97.9% Fidelity: New Framework Verifies Multi-Agent AI Safety by Distilling Neural Policies into Decision Trees
97.9% fidelity to neural policies with provable safety guarantees for drone swarms
Multi-agent reinforcement learning (MARL) has enabled drones and autonomous vehicles to coordinate through emergent communication, but neural policies remain black boxes—a critical safety risk for real-world deployment. In a paper accepted at IROS 2026, researchers Ahmad Farooq and Kamran Iqbal introduce the first framework that formally verifies safety properties of learned multi-agent communication policies by distilling them into interpretable decision trees.
The pipeline consists of four stages: domain-specific feature extraction, decision tree distillation achieving 97.9% ± 1.2% fidelity to original neural networks, automated translation to PRISM probabilistic model checker specifications, and compositional verification of Probabilistic Computation Tree Logic (PCTL) properties using pairwise decomposition. Evaluating on Vector-Quantized Variational Information Bottleneck (VQ-VIB) policies for multi-drone coordination with 5–7 agents, the team verified 18 temporal logic properties covering safety, liveness, and cooperation—achieving 88.9% property satisfaction. Crucially, all five safety thresholds were satisfied, including a collision probability of only 0.3% against a 1% threshold. Monte Carlo validation confirmed that verified properties transfer to original neural policies with ≤0.6 percentage-point deviation (95% CI). The discrete VQ-VIB messages provided +11.6 to +13.6 percentage-point fidelity advantages over continuous methods, enabling 3–4x faster verification. This framework bridges deep MARL and formal safety workflows, offering a practical path to certifying multi-robot systems.
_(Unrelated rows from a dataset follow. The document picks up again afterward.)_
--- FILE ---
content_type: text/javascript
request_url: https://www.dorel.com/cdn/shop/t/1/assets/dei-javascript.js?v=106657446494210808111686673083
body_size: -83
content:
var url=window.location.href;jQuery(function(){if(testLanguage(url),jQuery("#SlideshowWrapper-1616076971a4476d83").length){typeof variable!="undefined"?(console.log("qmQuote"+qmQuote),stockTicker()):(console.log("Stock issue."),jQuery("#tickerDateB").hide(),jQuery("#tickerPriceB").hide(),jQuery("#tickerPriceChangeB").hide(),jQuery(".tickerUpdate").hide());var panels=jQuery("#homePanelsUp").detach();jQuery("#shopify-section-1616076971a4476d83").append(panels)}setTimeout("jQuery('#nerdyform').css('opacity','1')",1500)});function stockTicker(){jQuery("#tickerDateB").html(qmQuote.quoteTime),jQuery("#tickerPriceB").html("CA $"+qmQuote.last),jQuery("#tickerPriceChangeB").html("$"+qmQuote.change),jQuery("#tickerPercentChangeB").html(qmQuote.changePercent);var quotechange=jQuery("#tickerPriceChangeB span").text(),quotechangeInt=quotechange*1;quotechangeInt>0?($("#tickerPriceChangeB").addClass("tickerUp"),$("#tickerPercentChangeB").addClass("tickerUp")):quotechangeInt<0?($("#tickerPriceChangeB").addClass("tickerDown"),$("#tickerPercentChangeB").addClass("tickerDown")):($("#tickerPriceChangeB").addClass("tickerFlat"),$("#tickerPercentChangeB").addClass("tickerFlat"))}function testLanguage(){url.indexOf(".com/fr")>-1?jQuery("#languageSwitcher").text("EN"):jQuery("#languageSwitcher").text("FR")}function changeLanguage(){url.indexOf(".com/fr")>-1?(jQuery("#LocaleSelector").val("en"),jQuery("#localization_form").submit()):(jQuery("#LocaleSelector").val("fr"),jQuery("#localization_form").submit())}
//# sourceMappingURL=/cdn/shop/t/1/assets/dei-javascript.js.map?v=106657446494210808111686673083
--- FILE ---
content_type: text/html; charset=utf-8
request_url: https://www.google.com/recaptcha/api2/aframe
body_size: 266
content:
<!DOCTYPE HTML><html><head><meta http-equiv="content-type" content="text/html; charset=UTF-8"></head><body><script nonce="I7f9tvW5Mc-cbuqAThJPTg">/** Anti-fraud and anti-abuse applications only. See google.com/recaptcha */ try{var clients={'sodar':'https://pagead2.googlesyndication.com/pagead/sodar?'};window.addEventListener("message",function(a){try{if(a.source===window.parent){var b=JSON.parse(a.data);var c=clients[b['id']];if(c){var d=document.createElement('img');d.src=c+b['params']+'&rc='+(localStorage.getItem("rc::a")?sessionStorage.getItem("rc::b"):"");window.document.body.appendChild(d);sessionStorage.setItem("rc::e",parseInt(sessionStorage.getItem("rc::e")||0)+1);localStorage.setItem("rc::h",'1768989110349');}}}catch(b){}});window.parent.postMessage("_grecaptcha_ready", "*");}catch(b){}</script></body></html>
- Decision tree distillation achieves 97.9% ± 1.2% fidelity to original neural policies
- Verified 18 temporal logic properties on VQ-VIB drone coordination, with collision probability of 0.3% (threshold: 1%)
- Discrete VQ-VIB messages provide 3–4x faster verification and +11.6–13.6 pp fidelity boost over continuous methods
Why It Matters
First proven method to formally certify neural-based multi-agent coordination for safety-critical drone and vehicle fleets.